[EXERCISE INSTRUCTIONS]
Write the full listing out again, keeping every line exactly as it is.

[PROVIDED DATA]
⁂

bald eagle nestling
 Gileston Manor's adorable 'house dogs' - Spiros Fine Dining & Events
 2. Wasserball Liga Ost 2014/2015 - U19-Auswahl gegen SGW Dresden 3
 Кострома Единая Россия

⁂

[WRITTEN REPLY]
bald eagle nestling
 Gileston Manor's adorable 'house dogs' - Spiros Fine Dining & Events
 2. Wasserball Liga Ost 2014/2015 - U19-Auswahl gegen SGW Dresden 3
 Кострома Единая Россия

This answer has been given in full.